NBC reporter Dasha Burns faced criticism for comments she made regarding Fetterman’s understanding of “small talk” before the interview. Fetterman suffered a stroke this year, and for the interview itself, he used a captioning device that displayed questions. Indications don’t point towards a comprehension issue; rather, it’s apparently an auditory processing issue evidently common to those in early recovery from a stroke. Other reporters who recently spoke with Fetterman attested in their own remarks that the candidate was adept at answering questions. “As someone who has recently interviewed him: Fetterman’s comprehension is not at all impaired,” Rebecca Traister with New York Magazine said. “He understands everything, it’s just that he reads it (which requires extra acuity, I’d argue) and responds in real time. It’s a hearing/auditory processing challenge.”

“Every week since he reemerged, Fetterman’s public engagement has increased, and nothing about his increasingly frequent rallies and media interactions appears to be at odds with what doctors suggest would be normal for a 53-year-old four months out from a serious stroke and expected to make a recovery,” Traister wrote in the publication.

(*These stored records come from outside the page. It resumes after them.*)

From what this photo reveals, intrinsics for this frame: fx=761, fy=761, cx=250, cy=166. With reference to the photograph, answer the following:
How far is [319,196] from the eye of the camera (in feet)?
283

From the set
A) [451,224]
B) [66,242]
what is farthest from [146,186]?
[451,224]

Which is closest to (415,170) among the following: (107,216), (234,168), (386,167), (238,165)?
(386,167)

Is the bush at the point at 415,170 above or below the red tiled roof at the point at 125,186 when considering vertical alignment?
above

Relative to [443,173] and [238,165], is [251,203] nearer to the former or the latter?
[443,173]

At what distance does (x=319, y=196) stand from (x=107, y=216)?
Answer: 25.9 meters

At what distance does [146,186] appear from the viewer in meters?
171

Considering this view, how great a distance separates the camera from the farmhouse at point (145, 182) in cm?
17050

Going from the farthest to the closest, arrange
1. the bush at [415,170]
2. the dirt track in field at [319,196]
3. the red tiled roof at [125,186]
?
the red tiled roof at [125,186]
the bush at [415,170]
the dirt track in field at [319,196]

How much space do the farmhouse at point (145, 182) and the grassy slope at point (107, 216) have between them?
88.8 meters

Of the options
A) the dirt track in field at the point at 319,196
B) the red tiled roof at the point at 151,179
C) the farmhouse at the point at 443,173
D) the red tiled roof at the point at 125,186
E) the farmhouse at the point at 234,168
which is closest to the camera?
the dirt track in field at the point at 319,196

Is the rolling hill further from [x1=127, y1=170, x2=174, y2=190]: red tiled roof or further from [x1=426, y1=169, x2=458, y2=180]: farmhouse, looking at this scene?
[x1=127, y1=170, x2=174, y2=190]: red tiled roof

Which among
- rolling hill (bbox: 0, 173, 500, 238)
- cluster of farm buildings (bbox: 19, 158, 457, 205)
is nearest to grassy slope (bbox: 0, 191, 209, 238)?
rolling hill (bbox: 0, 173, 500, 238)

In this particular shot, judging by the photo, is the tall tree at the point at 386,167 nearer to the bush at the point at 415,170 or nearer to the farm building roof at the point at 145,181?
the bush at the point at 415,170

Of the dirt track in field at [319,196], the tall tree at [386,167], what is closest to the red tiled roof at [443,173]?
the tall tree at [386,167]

Republican interests predictably seized on Burns’s comments about Fetterman, who GOP leaders are trying to malign ahead of an election in which polling suggests they could lose by a significant margin. Pennsylvania GOP Senate pick Mehmet Oz, aka Dr. Oz — a multiple mansion-owning, accidentally Hitler’s car-promoting, pseudoscience-peddling dog-killer who until recently lived in another state — hasn’t led in a single public survey since the general election season in Pennsylvania started, per data cataloged by FiveThirtyEight.

Oz is also frequently mocked online, including for trying to seem in touch with the concerns of everyday residents via a video of him complaining about prices for crudités, a vegetable appetizer. In funding, Oz has relied in significant part on money he loaned his own campaign. As of June 30, Fetterman seemingly hadn’t reported any money from his own coffers moving to his campaign. Oz, meanwhile, loaned his campaign $14.3 million — which is the majority of all the reported money his campaign accumulated since October of last year. His overall total is $18.9 million. Democratic Senate candidates are significantly out-raising their Republican challengers in several key states. Polling, meanwhile, also shows promising signs for Democrats in Arizona and Georgia, along with the perhaps surprisingly competitive state of Ohio. In polling, the Republican running for re-election as Ohio governor is doing much better than GOP Senate pick J.D. Vance, an antagonistic venture capitalist who hasn’t previously held elected office and has former President Trump’s support.